Het hangt onder meer af van de vraag naar windenergie op zee en of het mogelijk is om het energiesysteem flexibeler te maken zodat we goed kunnen omgaan met de natuurlijke schommelingen in het aanbod van zon en wind. De laatste informatie over de situatie na 2030 is hier te vinden.
Plannen Verenigd Koninkrijk
Met 36% van het totaal geïnstalleerde vermogen in de wereld is het Verenigd Koninkrijk een leider te noemen op het gebied van windenergie op zee. In 2018 leverde het Verenigd Koninkrijk 45% van de totale Europese capaciteit aan windenergie. Ook bevonden zich 38 operationele windparken op zee en kwam er in dit jaar weer 1.8 GW bij. Het totale vermogen van wind op zee in de Britse wateren bedraagt momenteel 9.9 GW.
Het Britse ministerie van Energie kondigde in september 2019 een nieuwe aanbestedingsronde aan (Round 4 genaamd) voor ten minste 7 GW aan nieuw vermogen aan offshore windparken. Deze aanbestedingsronde startte in oktober 2019 en liep tot de herfst van 2020. De ambitie was om in 2030 tenminste 30 GW aan windenergie te produceren. Deze ambitie is inmiddels verhoogd tot 40 GW zoals valt te lezen in dit artikel.
Voor de vissers die in Brits water komen is het belangrijk om alle actuele ontwikkelingen te volgen. Er zijn volop bouwwerkzaamheden en men is bezig met surveys. Via de site en app van Kingfisher kan een visser de Britse berichten ontvangen. De kaart die op deze site staat kan een visser helpen om inzicht te krijgen of er voor de komende periode voor een gebied berichten zijn afgegeven. Verder kan een visser een account aanmaken en aangeven in welke gebieden hij actief is en welke alerts hij wil ontvangen.

Plannen België
Informatie over de ontwikkelingen van windmolenparken in de Belgische Noordzee is te vinden op de website van het Belgian Offshore Platform (BOP). Dit is de vereniging van investeerders en eigenaars van windmolenparken in het Belgische deel van de Noordzee. Het BOP werd in 2011 opgericht om de ontwikkeling van windenergie in de Belgische Noordzee te bepleiten. Op de website van BOP is ook informatie over de ontwikkelingen van de windmolenparken in de Belgische Noordzee te vinden.

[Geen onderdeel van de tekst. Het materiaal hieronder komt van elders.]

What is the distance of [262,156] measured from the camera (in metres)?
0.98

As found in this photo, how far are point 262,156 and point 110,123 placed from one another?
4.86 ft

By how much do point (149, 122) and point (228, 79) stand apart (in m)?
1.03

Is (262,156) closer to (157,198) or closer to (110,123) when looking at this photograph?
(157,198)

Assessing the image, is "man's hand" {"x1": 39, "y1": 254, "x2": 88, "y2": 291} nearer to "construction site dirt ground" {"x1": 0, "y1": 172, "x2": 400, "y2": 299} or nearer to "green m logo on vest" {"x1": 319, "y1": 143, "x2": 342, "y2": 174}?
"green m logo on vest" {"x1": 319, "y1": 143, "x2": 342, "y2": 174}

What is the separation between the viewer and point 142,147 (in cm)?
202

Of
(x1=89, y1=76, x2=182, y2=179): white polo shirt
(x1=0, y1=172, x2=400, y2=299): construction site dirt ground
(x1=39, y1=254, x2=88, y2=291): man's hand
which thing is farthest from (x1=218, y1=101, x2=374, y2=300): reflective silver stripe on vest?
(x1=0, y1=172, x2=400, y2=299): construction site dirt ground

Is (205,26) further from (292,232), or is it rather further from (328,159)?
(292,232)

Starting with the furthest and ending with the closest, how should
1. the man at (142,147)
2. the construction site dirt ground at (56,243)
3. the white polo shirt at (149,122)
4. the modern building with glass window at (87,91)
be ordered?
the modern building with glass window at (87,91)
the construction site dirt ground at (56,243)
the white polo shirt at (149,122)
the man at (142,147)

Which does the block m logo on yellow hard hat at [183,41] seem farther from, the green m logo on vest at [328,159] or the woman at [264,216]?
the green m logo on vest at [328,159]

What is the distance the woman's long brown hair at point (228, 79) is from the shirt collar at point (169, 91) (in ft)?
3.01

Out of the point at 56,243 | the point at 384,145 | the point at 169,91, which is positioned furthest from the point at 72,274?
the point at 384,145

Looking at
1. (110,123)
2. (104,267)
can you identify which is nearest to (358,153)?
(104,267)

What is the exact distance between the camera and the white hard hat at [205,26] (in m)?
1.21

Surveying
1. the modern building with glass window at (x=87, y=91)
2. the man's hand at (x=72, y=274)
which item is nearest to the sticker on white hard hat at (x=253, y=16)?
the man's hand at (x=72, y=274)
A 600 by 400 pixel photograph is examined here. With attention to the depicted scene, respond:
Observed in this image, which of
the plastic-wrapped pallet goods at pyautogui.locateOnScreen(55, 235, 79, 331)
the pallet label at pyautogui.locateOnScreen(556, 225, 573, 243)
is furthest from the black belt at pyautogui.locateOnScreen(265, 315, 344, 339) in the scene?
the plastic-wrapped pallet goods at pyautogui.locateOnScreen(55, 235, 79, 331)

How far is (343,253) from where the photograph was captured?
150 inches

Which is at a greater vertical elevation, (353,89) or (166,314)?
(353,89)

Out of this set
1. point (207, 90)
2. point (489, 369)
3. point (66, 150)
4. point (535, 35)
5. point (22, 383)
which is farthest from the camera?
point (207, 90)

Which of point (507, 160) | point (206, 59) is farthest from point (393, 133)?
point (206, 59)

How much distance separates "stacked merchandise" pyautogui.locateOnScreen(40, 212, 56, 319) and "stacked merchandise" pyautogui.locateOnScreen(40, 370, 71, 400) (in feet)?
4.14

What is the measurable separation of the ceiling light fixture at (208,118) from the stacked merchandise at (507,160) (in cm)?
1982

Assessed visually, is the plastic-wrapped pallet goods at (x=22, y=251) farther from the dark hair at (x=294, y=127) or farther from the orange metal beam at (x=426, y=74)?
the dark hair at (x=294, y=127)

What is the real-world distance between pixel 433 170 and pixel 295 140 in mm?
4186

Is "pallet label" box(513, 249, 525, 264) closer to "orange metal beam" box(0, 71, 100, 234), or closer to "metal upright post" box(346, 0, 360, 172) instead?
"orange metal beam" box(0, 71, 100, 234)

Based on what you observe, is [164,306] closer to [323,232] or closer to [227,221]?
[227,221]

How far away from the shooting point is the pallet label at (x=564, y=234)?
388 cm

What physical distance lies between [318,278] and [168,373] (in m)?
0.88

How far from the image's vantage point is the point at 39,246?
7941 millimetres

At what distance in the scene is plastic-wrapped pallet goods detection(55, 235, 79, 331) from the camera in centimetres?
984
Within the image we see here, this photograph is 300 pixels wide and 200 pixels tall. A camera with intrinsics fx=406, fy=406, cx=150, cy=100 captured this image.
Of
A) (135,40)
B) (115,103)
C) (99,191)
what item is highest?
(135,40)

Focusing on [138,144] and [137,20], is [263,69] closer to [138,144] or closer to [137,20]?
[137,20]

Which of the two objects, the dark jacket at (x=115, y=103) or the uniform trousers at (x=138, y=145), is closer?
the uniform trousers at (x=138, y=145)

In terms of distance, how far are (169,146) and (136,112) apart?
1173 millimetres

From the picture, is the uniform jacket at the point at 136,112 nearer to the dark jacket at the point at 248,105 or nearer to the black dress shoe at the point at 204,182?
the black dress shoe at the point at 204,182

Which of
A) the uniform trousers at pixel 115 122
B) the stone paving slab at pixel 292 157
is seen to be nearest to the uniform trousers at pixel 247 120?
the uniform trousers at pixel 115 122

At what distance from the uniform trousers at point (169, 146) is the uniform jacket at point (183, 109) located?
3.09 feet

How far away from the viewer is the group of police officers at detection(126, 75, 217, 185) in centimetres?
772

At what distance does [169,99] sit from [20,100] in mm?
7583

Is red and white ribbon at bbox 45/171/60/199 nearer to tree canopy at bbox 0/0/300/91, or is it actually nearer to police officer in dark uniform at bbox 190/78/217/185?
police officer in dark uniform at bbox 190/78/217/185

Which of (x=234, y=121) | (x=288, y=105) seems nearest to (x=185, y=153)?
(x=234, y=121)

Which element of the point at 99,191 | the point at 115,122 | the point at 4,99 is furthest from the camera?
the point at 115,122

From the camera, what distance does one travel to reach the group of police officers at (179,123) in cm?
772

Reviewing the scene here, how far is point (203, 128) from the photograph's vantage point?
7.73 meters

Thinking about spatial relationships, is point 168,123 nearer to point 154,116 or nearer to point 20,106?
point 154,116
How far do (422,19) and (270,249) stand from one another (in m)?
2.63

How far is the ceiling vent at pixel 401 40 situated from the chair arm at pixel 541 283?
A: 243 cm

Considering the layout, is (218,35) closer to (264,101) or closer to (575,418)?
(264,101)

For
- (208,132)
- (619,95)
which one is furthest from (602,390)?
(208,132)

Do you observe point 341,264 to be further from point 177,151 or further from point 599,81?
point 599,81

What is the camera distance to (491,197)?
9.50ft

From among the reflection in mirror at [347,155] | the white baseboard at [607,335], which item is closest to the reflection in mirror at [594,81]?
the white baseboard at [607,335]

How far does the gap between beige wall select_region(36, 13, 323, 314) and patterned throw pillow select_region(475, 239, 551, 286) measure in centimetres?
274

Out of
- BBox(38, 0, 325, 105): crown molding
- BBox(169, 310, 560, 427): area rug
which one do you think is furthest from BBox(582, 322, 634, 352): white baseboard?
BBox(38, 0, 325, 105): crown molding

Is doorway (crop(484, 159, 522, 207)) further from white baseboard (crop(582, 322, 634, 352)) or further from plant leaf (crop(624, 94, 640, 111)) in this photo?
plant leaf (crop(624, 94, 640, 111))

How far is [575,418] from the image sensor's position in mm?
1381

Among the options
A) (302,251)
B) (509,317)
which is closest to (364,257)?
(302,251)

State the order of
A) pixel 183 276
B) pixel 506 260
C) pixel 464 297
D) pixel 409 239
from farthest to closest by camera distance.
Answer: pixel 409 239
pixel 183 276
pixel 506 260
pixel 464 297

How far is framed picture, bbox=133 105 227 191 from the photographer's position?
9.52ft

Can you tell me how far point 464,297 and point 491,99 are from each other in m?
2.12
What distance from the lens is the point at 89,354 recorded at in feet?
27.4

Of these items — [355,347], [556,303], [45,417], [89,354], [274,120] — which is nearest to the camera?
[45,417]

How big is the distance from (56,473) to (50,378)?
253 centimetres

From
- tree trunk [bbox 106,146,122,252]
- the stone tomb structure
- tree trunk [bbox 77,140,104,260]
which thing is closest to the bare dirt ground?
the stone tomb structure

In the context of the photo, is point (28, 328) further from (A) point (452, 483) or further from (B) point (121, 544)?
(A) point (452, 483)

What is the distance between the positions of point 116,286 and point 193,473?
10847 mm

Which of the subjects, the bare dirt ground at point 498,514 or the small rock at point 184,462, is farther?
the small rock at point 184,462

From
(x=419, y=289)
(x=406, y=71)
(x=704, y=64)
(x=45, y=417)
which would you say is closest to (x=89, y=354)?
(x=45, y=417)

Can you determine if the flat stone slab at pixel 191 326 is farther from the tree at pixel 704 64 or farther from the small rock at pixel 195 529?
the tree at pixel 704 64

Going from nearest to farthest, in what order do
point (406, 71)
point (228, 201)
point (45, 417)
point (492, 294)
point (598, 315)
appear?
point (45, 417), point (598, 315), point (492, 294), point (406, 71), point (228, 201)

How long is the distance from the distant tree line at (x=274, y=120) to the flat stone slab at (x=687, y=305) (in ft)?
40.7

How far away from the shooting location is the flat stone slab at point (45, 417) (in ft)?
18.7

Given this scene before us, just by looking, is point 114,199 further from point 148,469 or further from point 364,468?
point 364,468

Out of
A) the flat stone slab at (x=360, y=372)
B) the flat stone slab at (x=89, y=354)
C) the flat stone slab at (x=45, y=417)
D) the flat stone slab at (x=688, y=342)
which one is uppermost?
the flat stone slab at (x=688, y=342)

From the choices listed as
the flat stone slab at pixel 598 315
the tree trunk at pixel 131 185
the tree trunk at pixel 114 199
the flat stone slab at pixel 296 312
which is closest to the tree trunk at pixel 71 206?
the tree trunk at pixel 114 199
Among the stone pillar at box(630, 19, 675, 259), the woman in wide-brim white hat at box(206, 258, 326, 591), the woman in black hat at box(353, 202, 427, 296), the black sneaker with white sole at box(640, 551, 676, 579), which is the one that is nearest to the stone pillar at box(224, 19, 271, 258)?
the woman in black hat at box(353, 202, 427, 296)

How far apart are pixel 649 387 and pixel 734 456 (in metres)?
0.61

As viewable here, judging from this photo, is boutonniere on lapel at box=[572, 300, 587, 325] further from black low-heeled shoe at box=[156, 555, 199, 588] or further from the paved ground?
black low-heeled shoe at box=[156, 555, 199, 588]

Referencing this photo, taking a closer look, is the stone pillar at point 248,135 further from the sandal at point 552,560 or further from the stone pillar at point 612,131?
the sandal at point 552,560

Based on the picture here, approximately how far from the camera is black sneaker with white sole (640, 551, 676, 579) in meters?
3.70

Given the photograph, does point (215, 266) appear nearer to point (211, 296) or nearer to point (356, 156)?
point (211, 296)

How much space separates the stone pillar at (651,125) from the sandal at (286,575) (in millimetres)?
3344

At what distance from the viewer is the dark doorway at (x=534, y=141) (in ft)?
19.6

Offshore windturbines in België vertegenwoordigen eind 2020 bijna 2.3 GW geïnstalleerde capaciteit in de Noordzee. Dit vertegenwoordigt ongeveer 10% van de totale elektriciteitsvraag van België. Na 2020 gaat de capaciteit offshore wind in de Noordzee stijgen tot 4.5 GW.
Plannen Duitsland
Duitsland heeft de doelstelling voor offshore windenergie verhoogd van 15 naar 20 GW in 2030. Dit betekent dat het federale bureau voor de scheepvaart en hydrografie (BSH) het gebiedsontwikkelingsplan voor de Noordzee en de Baltische zee bijwerkt. Hiervoor identificeren ze nieuwe gebieden die nodig zijn om de doelstelling van 20 GW windenergie op zee te halen. Dit is ook te lezen in dit artikel. BSH heeft een website waarop actuele informatie over de windmolenparken op zee te vinden is.

Plannen Denemarken
Denemarken was het eerste land met een windmolenpark op zee, namelijk het windmolenpark Vindeby. Daarnaast had Denemarken ook het eerste grootschalige windmolenpark in de vorm van Horns Rev 1. Dit park werd opgeleverd in 2002. Het Deense Energie Agentschap heeft een website met het laatste nieuws over windmolenparken op zee voor het Deense deel van de Noordzee.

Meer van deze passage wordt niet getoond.